Tips for Getting Noticed (by Automated Search Engines)
- Make sure you have descriptive text containing key words on your home page;
- Try to use key words in the title;
- Use important key words early on in the document;
- Always use ALT text for images;
- Make sure you have used as many potential key words as possible;
- Submit all your key pages individually;
- Make sure all important pages are linked from the home page;
- Resubmit regularly;
- Use META tags, especially when descriptive text is limited for some reason.
What do they do?
- They can be used to control the summary generated from your page by some (alta vista, HotBot, InfoSeek) search engines;
- They help provide key words if your page lacks text for some reason - e.g. when a frameset is being specified or there is extensive use of graphics;
- Can improve relevancy but they do not guarantee that your page will appear higher in the list of results.
What do they look like?
<HTML>
<HEAD>
<TITLE>Search Engines - An Evaluation</TITLE>
<META NAME="DESCRIPTION" CONTENT="Information Resources Discovery on the World Wide Web: An Evaluation of Tools and Methodologies">
<META NAME="KEYWORDS" CONTENT="search engines, classified directories, meta search engines, subject specific gateways, indexing, boolean syntax">
</HEAD>
<BODY>
....
</BODY>
</HTML>
It is thought that the architecture of WWLib-TNG will resemble the following diagram (but this is an early sketch):
There are essentially six components:
- A Spider that automatically retrieves documents from the Web;
- An Archiver that receives Web pages from the Spider, stores a local copy, assigns to it a unique accession number and generates a new metadata file.
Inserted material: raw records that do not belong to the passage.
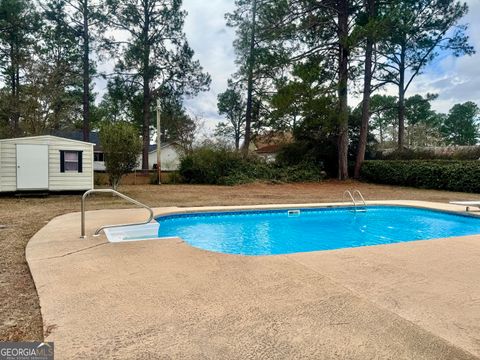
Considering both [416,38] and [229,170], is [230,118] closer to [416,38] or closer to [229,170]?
[229,170]

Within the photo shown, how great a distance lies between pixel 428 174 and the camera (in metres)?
15.2

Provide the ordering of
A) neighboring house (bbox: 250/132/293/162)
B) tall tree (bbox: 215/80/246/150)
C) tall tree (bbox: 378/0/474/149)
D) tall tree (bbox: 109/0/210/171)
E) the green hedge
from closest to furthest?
the green hedge < tall tree (bbox: 378/0/474/149) < tall tree (bbox: 109/0/210/171) < neighboring house (bbox: 250/132/293/162) < tall tree (bbox: 215/80/246/150)

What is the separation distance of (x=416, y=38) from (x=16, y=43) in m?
22.5

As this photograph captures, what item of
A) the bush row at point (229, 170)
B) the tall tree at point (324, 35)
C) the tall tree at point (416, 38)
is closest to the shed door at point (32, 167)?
the bush row at point (229, 170)

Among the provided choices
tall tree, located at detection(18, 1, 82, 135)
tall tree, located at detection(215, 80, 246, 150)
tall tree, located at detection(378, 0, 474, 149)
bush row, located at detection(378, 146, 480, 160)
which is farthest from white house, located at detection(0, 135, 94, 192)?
tall tree, located at detection(215, 80, 246, 150)

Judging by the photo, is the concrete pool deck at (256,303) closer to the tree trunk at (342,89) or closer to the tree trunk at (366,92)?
the tree trunk at (342,89)

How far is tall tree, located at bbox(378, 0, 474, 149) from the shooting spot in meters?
15.7

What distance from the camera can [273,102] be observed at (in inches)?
671

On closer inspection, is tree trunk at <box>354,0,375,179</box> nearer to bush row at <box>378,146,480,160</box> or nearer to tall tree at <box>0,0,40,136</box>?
bush row at <box>378,146,480,160</box>

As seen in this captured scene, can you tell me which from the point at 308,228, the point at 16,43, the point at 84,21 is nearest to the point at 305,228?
the point at 308,228

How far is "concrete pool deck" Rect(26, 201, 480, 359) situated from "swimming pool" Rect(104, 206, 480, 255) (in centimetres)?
206

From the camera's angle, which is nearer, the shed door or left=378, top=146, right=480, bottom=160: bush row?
the shed door

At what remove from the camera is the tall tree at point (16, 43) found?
55.3 ft

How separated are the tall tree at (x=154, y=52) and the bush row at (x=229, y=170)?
10.2 feet
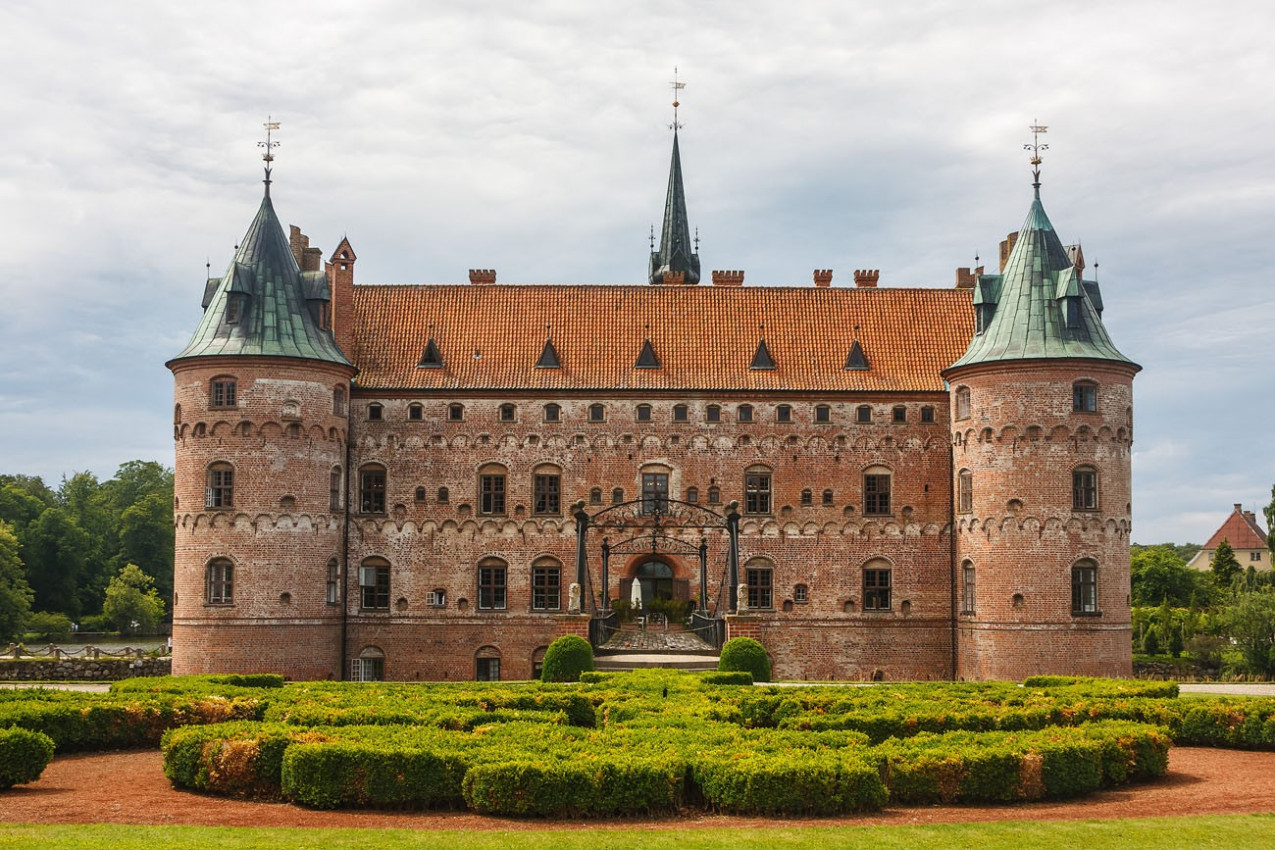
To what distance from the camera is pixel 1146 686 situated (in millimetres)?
26562

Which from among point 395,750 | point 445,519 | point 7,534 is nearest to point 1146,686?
point 395,750

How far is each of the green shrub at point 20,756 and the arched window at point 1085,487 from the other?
3062 cm

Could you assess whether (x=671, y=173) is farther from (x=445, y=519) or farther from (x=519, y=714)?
(x=519, y=714)

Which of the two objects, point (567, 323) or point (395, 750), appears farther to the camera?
point (567, 323)

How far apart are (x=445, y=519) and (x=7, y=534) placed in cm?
3547

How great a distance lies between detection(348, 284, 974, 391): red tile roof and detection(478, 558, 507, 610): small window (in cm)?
588

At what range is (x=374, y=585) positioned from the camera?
4209cm

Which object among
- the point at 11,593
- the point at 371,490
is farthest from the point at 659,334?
the point at 11,593

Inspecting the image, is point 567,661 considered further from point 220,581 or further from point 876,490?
point 876,490

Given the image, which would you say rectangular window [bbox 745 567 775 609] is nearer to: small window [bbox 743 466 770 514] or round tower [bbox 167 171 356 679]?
small window [bbox 743 466 770 514]

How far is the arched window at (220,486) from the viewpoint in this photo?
3916cm

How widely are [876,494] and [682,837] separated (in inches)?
1169

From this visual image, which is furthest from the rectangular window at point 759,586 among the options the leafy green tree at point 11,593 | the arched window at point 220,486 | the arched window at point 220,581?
the leafy green tree at point 11,593

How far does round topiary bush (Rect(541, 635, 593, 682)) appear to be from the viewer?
1284 inches
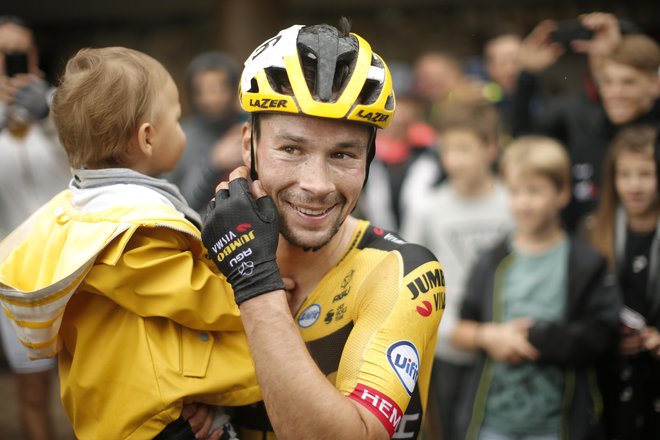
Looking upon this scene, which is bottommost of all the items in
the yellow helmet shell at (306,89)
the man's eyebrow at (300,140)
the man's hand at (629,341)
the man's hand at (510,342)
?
the man's hand at (510,342)

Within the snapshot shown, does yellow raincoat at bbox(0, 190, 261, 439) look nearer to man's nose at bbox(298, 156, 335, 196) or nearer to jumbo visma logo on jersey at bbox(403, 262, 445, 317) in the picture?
man's nose at bbox(298, 156, 335, 196)

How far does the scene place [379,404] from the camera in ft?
7.52

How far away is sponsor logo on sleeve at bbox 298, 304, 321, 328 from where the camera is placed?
8.63ft

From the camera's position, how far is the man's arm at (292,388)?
2.18 metres

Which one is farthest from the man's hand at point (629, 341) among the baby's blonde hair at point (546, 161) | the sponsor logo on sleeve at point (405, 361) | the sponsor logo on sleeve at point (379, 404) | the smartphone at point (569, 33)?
the sponsor logo on sleeve at point (379, 404)

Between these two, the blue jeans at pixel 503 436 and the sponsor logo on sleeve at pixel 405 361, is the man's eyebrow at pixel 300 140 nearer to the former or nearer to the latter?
the sponsor logo on sleeve at pixel 405 361

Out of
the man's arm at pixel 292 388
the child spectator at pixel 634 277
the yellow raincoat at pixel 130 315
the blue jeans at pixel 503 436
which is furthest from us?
the blue jeans at pixel 503 436

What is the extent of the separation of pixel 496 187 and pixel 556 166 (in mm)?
1058

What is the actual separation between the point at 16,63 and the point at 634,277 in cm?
433

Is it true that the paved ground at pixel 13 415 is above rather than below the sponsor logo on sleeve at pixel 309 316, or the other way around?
below

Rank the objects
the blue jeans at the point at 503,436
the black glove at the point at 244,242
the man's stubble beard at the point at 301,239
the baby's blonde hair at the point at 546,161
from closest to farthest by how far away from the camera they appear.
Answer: the black glove at the point at 244,242, the man's stubble beard at the point at 301,239, the blue jeans at the point at 503,436, the baby's blonde hair at the point at 546,161

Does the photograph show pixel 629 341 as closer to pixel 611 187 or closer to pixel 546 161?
pixel 611 187

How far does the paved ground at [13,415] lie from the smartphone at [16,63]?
286cm

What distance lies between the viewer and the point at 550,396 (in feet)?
15.0
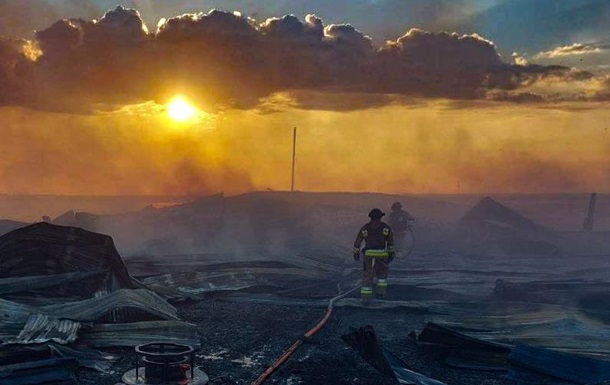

It also distributes local copies to the Extractor, Classifier and Builder and adds subsequent metadata generated by the Classifier and the Builder to the assigned metadata file;
- An Extractor that analyses pages provided by the Archiver for embedded hyperlinks to other documents. If found, URLs are passed to the Archiver where they are evaluated to check that they are pointing to locations in the UK, before being passed to the Spider;
- A Classifier that analyses pages provided by the Archiver and generates DDC classmarks;
- A Builder that analyses pages provided by the Archiver and outputs metadata which is stored by the Archiver in the document's metadata file and is also used to build the index database that will be used to quickly associate keywords with document accession numbers;
- A Searcher that accepts query strings from the user and uses them to interrogate the index database built by the Builder. It then uses the resulting accession numbers to retrieve the appropriate metadata and local document copies and then uses all this information to generate detailed results, ranked according to relevance to the original query.